Document section section start
If your cap table only shows what exists today, you’re missing half of your story. Investors don’t just want to unpick current ownership - they also want to see what ownership will look like down the line. That’s where a fully diluted cap table comes in.
It’s an important tool and perspective to manage your growth plans effectively, and steer clear of nasty surprises down the line.
A fully diluted cap table assumes every possible right to equity has been exercised or converted into shares. This includes:
Instead of just looking at who owns what today, you’re digging into who will own what if everything converts.
1. Start with issued shares
This is your baseline - think founder shares and existing investors.
E.g.
Founders = 800,000 shares
Investors = 200,000 shares
Total = 1,000,000 shares
2. Add the option pool (granted and ungranted)
Let’s say you’ve got a 10% option pool. Even if those shares aren’t issued yet, they count in a fully diluted view.
E.g. Option pool = 111,111 (to sit at 10% in a fully diluted view)
Founders = 800,000 shares
Investors = 200,000 shares
Option pool = 111,111 shares
Total = 1,111,111 shares
3. Model convertibles as shares
This is a slightly more difficult calculation. Convertibles don’t have a fixed share number, and so you’ll need to estimate this using:
4. Calculate the ‘fully diluted’ total
Once everything is included, you can calculate your fully diluted shares by adding your issued shares + option pool + convertible shares.
Document section section end
Directions -> Please list the numbered steps in the cap table guide, giving each step's heading. The data that comes next has no connection to the cap table guide.
Information shown section start
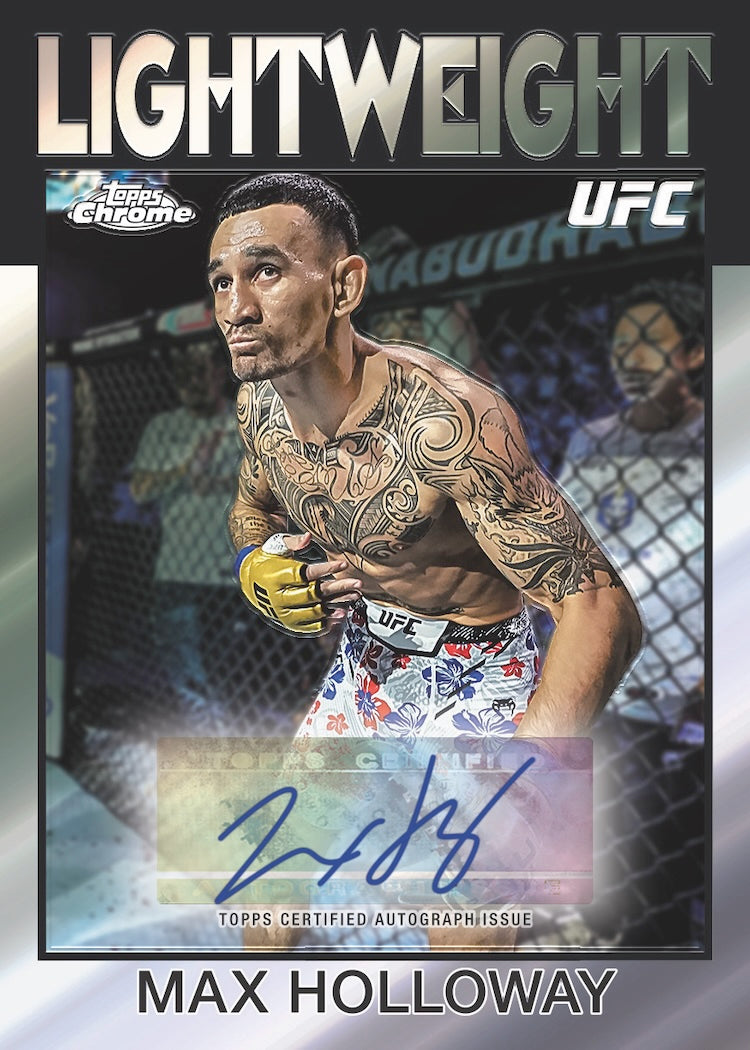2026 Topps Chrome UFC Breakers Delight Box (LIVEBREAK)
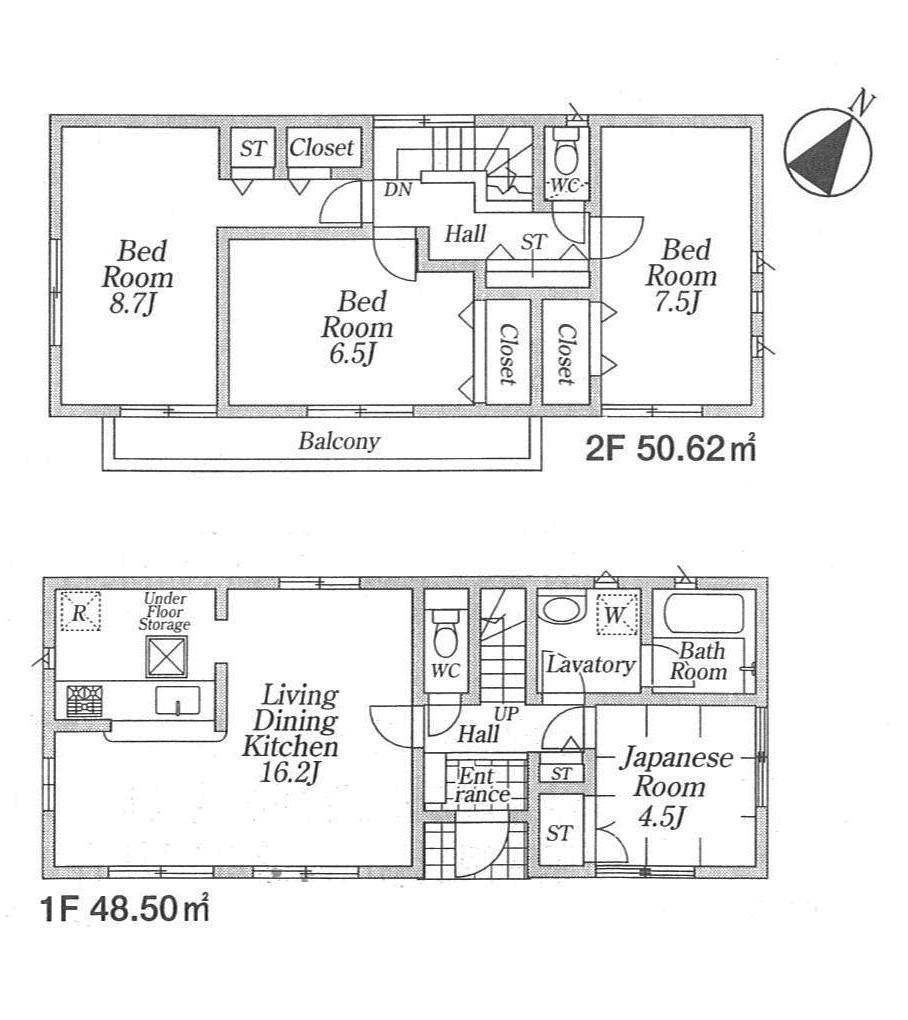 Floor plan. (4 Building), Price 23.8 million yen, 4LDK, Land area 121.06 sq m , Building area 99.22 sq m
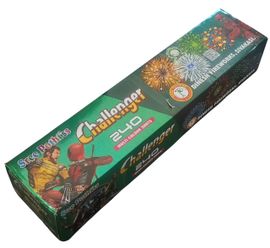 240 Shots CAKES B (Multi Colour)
Information shown section end
Output of the task ->
1. Start with issued shares
2. Add the option pool (granted and ungranted)
3. Model convertibles as shares
4. Calculate the ‘fully diluted’ total